### Exercise brief
Pick out and copy every line of the entries below that contains the string "pixel". Case counts, so a line qualifies only if its capital and lowercase letters match.

### Data to use
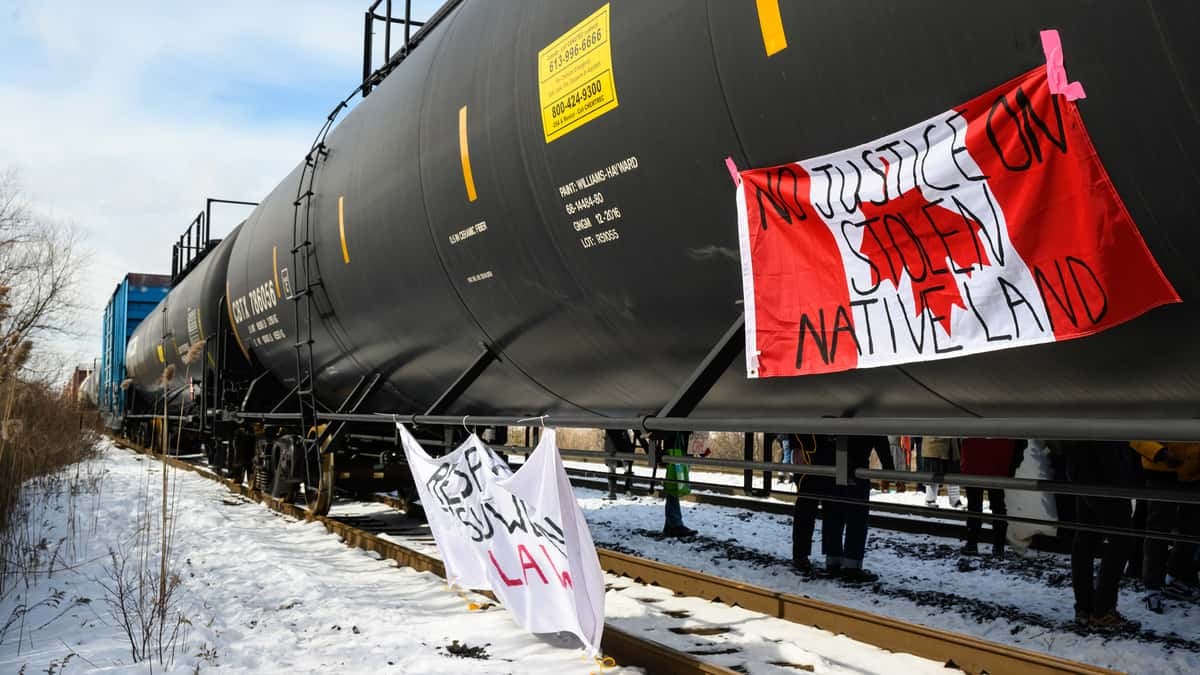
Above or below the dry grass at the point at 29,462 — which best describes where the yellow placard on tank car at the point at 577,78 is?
---
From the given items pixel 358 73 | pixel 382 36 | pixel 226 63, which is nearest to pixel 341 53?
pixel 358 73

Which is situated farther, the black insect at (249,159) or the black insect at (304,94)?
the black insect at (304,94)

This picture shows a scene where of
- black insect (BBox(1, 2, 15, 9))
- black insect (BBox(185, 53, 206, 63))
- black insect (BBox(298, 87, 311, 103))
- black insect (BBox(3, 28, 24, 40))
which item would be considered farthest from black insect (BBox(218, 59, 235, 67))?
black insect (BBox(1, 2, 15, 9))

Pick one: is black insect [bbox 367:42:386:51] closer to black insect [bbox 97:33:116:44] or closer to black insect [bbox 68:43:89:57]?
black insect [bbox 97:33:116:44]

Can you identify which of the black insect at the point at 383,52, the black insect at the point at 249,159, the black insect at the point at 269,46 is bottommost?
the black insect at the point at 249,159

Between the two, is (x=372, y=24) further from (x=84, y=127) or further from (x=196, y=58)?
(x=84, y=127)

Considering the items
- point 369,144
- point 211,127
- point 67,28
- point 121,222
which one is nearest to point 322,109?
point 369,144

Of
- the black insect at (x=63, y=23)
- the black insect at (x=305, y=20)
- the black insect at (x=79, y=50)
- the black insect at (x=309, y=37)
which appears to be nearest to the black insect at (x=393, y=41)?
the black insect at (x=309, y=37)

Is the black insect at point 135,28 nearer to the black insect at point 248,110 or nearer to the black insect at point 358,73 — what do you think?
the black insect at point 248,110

### Complete output
From the given items pixel 358 73 | pixel 382 36 | pixel 226 63, which is nearest to pixel 341 53?
pixel 358 73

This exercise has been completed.